30 junho 2006

Longínqua Coerência

 Num país longínquo, o Ministro ameaçou-o:

- Se for como eu quero, a tua carreira passa a depender do sucesso dos teus alunos e da opinião dos pais deles.

Caiu o Carmo e a Trindade. Que não, que nem pensar, que não podia ser, que isso era um atentado à sua dignidade profissional, que o Ministro não respeitava ninguém, que era só o que faltava, não se pensar na qualidade do ensino, atentar contra a essência da profissão, esvaziá-la de sentido..., passar-se os alunos sem eles saberem nada... onde é que já se viu? Só por cima do cadáver dele!

Um mês depois, usou os seus poderes legais de pedagogo para aprovar a progressão de um aluno, que ele próprio, professor, tinha contribuído para reprovar, dois dias antes, com várias, muitas negativas. Decidiu assim contra a sua própria decisão, sem que novos dados tivessem surgido, a não ser o parecer do Encarregado de Educação, contrário à reprovação.

Enquanto isso, o Ministro pensava se havia de cumprir a ameaça ou dar ouvidos ao indignado protesto dele.

Não consigo sair da idade das perguntas:

Quem é que o obrigou a cumprir uma lei que ainda não existia?
Quem é que ele desautorizou e desrespeitou, para além de si próprio?
De que é que ele teve medo, ou de quem?
Que imagem deu de si, dos seus colegas, e da organização a que pertencia?

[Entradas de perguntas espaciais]
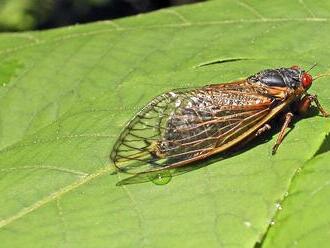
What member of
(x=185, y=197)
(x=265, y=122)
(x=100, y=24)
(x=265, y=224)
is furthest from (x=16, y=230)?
(x=100, y=24)

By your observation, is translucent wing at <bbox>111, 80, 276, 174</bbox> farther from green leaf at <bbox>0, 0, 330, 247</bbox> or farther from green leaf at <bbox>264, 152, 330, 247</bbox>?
green leaf at <bbox>264, 152, 330, 247</bbox>

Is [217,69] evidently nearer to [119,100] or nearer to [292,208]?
[119,100]

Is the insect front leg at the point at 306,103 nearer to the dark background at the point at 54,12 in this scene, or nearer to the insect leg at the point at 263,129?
the insect leg at the point at 263,129

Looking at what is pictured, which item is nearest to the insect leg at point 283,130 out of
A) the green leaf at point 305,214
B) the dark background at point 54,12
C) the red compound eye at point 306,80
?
the red compound eye at point 306,80

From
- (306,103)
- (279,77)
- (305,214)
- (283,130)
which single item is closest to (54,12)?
(279,77)

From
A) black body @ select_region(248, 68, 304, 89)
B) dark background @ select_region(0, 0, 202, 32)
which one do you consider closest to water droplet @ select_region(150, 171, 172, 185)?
black body @ select_region(248, 68, 304, 89)
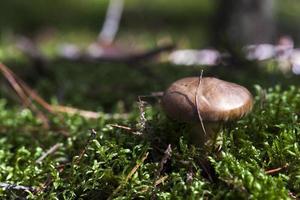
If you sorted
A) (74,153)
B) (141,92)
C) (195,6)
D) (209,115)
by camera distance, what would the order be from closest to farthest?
1. (209,115)
2. (74,153)
3. (141,92)
4. (195,6)

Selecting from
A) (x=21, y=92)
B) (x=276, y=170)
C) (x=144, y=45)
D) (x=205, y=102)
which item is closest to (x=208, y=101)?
(x=205, y=102)

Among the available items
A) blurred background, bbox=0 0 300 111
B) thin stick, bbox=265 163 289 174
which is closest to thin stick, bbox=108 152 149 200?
thin stick, bbox=265 163 289 174

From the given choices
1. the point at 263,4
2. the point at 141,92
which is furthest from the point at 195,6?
the point at 141,92

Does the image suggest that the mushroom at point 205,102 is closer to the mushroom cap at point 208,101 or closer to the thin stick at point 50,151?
the mushroom cap at point 208,101

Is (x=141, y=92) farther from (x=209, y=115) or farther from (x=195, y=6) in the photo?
(x=195, y=6)

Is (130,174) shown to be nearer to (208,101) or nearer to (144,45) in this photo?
(208,101)
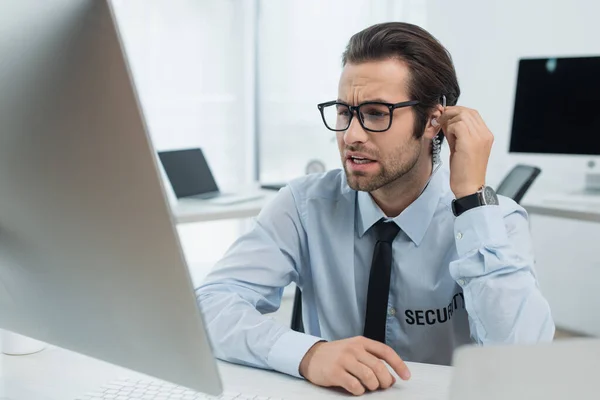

O QUE FAZER
[1] Explique, em uma a três frases, por que razão o texto «Longínqua Coerência» diz que o professor decidiu contra a sua própria decisão.
[2] Segundo a ameaça do Ministro no texto «Longínqua Coerência», de que passaria a depender a carreira do professor?
[3] Traduza para inglês esta frase do texto «Longínqua Coerência»: "Enquanto isso, o Ministro pensava se havia de cumprir a ameaça ou dar ouvidos ao indignado protesto dele."
Os registos não fazem falta para nada do que aqui se pede.

RESULTADOS FINAIS
[1] Dois dias antes, o professor tinha contribuído para reprovar o aluno com várias negativas. Depois aprovou a sua progressão sem que tivessem surgido novos dados, a não ser o parecer do Encarregado de Educação, contrário à reprovação.

[2] Do sucesso dos seus alunos e da opinião dos pais deles.

[3] Meanwhile, the Minister was wondering whether to carry out the threat or to listen to his indignant protest.